My little graphic novel Cheat, published in 2003 by Oni Press and edited by Jamie S. Rich, has been translated to Italian.
This is the first and only book which I'd written and illustrated myself... and after five years on the shelf, it really shows. Which isn't to say that I'm not proud of it, I really am. Even though the art is crude and the dialogue stilted, I think it bears a mark for the type of emotional story I wanted to tell (and still tell-tale again). A woman's drama of burdened relationships.
Well, I never get tired of looking at Kelley Seda's design/color treatment of my cover illustration and I'm hoping that the romance language can only lend the book a bit more authenticity! If any of you out there are fluent, here's a review from Fumetti Di Carta - Garage Ermetico:
I DISEGNI
Delicati, dolci, malinconici. Disegni tracciati con uno stile personale, che paga con grazia gli inevitabili debiti con altri e più famosi artisti per poi giungere a una sintesi che contiene in se', contemporaneamente, una gran delicatezza e una certa forma grezza che aggiunge fascino al segno.
Le grandi vignette in cui non compaiono persone pare trasudino una sorta di ineluttabile stanchezza.
...come diavolo fa un disegno a "trasudare ineluttabile stanchezza"?!?... Chissà. Forse, al di là della sacrosanta soggettività grazie alla quale ognun vede ciò che vuole e ciò che può - e sa - forse, si diceva, i disegni della Norrie riescono a trasmettere la malinconia e l'instabilità caratteristiche di un'intera generazione.
E' come quando si è in una stanza vuota, che non si conosce bene e della quale non si conosce a fondo l'abitante: ecco che guardando gli oggetti che compongono l'ambiente, respirandone l'atmosfera stessa, ci si fa un'idea, giusta o sbagliata che sia (ma può esistere in questo campo un'idea "sbagliata"?...) delle emozioni che hanno dimorato o che ancora dimorano lì. Christine Norrie coi suoi disegni riesce a trasmettere questo tipo di sensazioni in modo forte.

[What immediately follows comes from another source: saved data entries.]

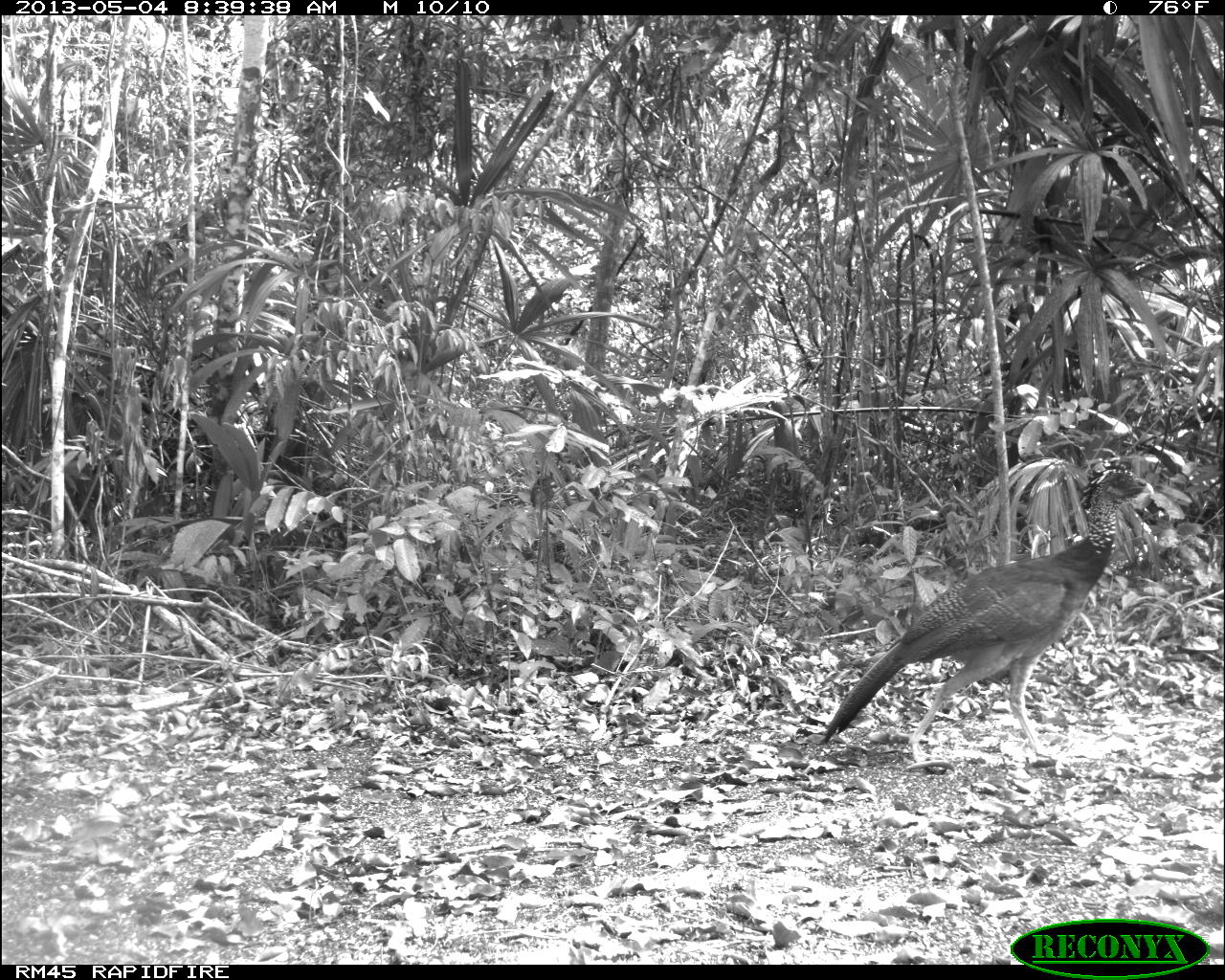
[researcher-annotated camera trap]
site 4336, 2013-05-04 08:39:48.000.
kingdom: Animalia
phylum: Chordata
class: Aves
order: Galliformes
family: Cracidae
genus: Crax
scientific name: Crax rubra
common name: great curassow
Crax rubra (great curassow), count 2.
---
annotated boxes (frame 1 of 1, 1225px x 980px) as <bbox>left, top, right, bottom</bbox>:
crax rubra: <bbox>822, 460, 1153, 776</bbox>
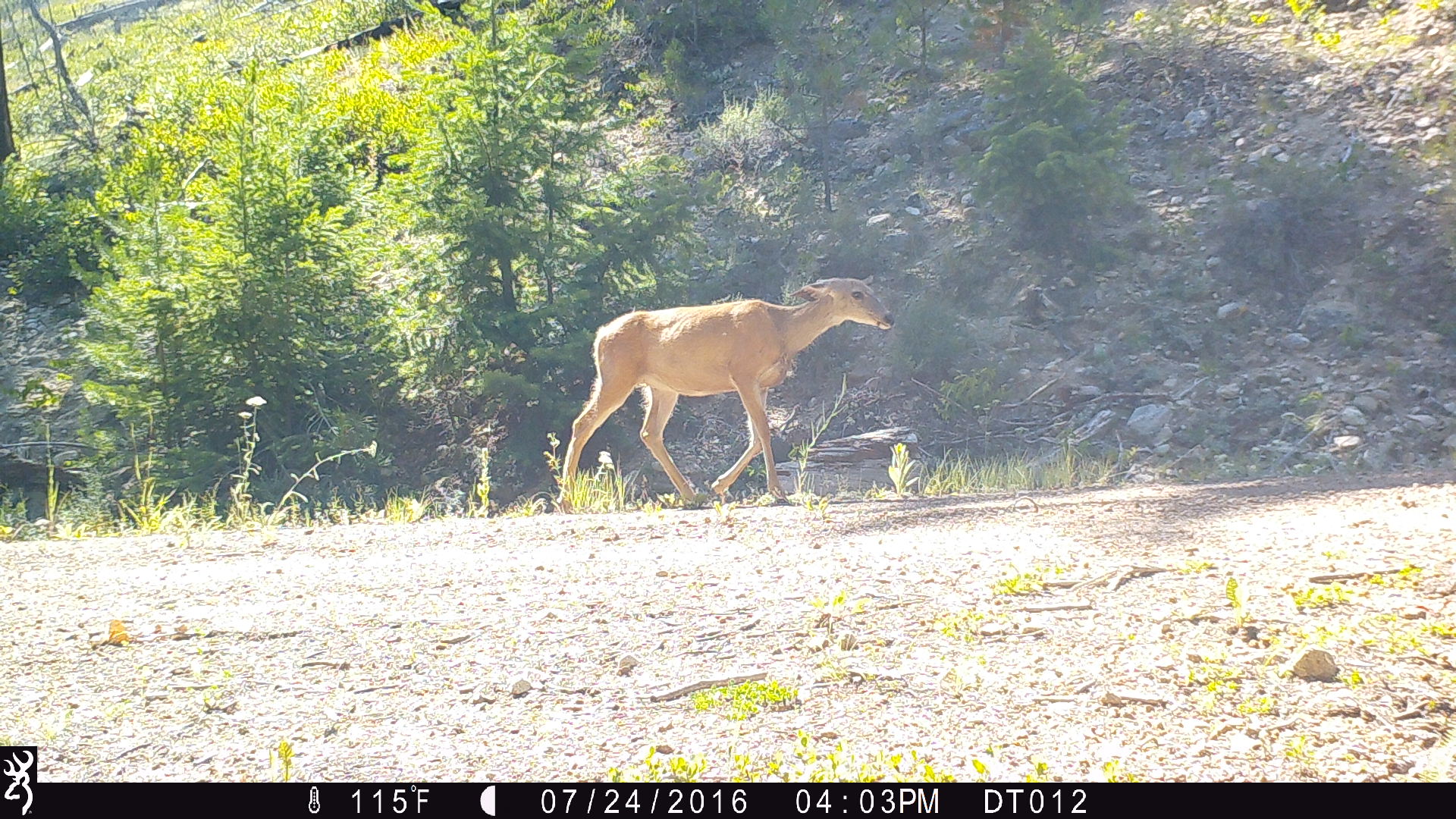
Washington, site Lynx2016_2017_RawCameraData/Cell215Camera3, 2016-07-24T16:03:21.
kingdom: Animalia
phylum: Chordata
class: Mammalia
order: Artiodactyla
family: Cervidae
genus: Odocoileus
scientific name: Odocoileus hemionus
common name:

I bianchi e i neri sono usati morbidamente per conferire particolari emozioni, per aumentare l'intensità di un momento; tanto bianco smarrisce, molto nero rende pesanti le emozioni vissute in quell'istante, la loro alternanza comunica l'insicurezza e l'instabilità, i fraintendimenti e le illusioni destinate a rimanere deluse.
Un cenno alla bellissima copertina - che si può ammirare a colori nella sovracoperta e in bianco e nero sulla copertina sottostante - la cui figura principale ricorda le giovani donne protagoniste dei romance/love comics pubblicati da Marvel e DC negli Anni 60 e 70, mentre il design generale di Kelley Seda impreziosisce il tutto con suggestioni neo-liberty.